Page-level text extractions
● ● ●

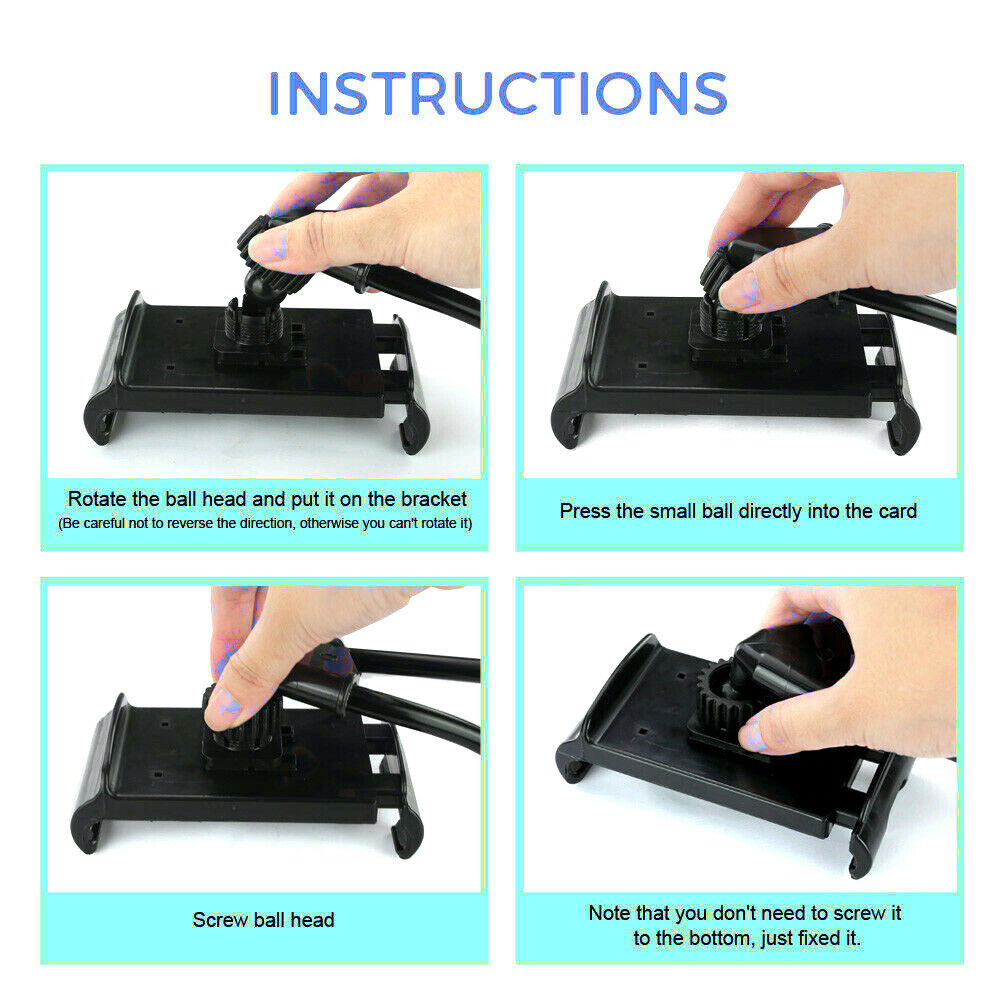 INSTRUCTIONS

Rotate the ball head and put it on the bracket
(Be careful not to reverse the direction, otherwise you can't rotate it)

Press the small ball directly into the card

Screw ball head

Note that you don't need to screw it to the bottom, just fixed it.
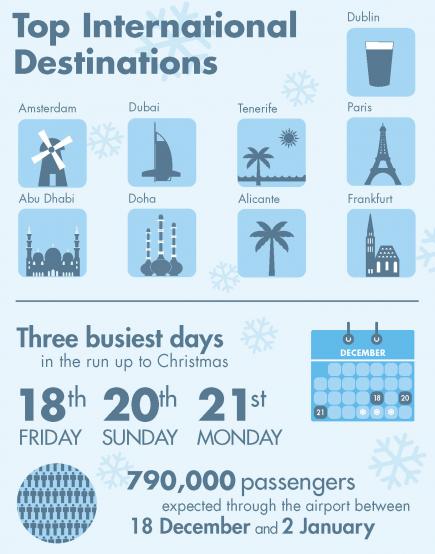 Top International Destinations

Dublin

Amsterdam

Dubai

Tenerife

Paris

Abu Dhabi

Doha

Alicante

Frankfurt

Three busiest days
in the run up to Christmas

DECEMBER

18

20

21

18th FRIDAY

20th SUNDAY

21st MONDAY

790,000 passengers
expected through the airport between
18 December and 2 January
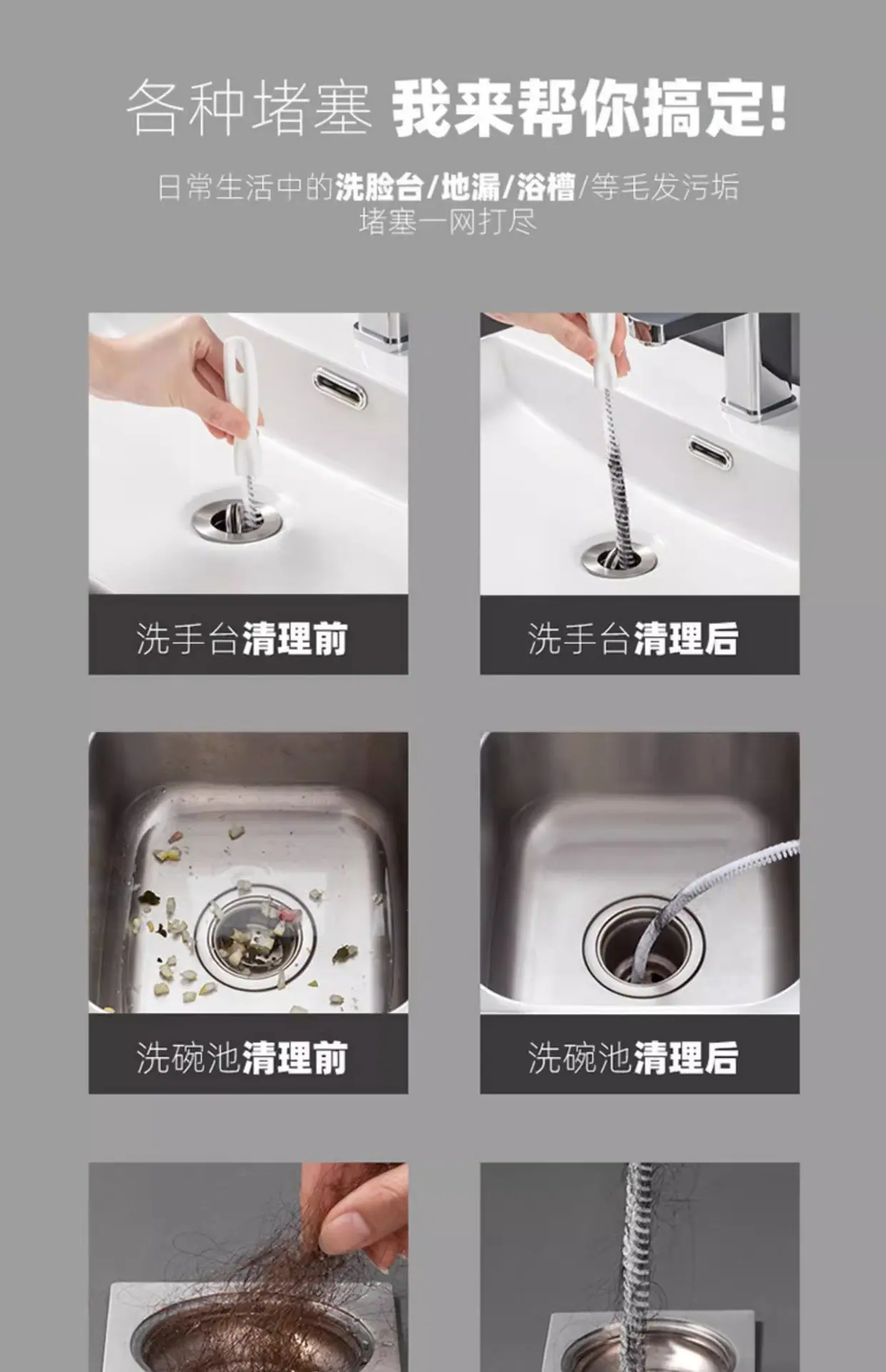 各种堵塞 我来帮你搞定!

日常生活中的洗脸台/地漏/浴槽/等毛发污垢堵塞一网打尽

洗手台清理前

洗手台清理后

洗碗池清理前

洗碗池清理后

● ● ●

What you have to do |
Now reproduce all of the entries precisely, with no pictures in the copy.

Solution |
 INSTRUCTIONS

Rotate the ball head and put it on the bracket
(Be careful not to reverse the direction, otherwise you can't rotate it)

Press the small ball directly into the card

Screw ball head

Note that you don't need to screw it to the bottom, just fixed it.
 Top International Destinations

Dublin

Amsterdam

Dubai

Tenerife

Paris

Abu Dhabi

Doha

Alicante

Frankfurt

Three busiest days
in the run up to Christmas

DECEMBER

18

20

21

18th FRIDAY

20th SUNDAY

21st MONDAY

790,000 passengers
expected through the airport between
18 December and 2 January
 各种堵塞 我来帮你搞定!

日常生活中的洗脸台/地漏/浴槽/等毛发污垢堵塞一网打尽

洗手台清理前

洗手台清理后

洗碗池清理前

洗碗池清理后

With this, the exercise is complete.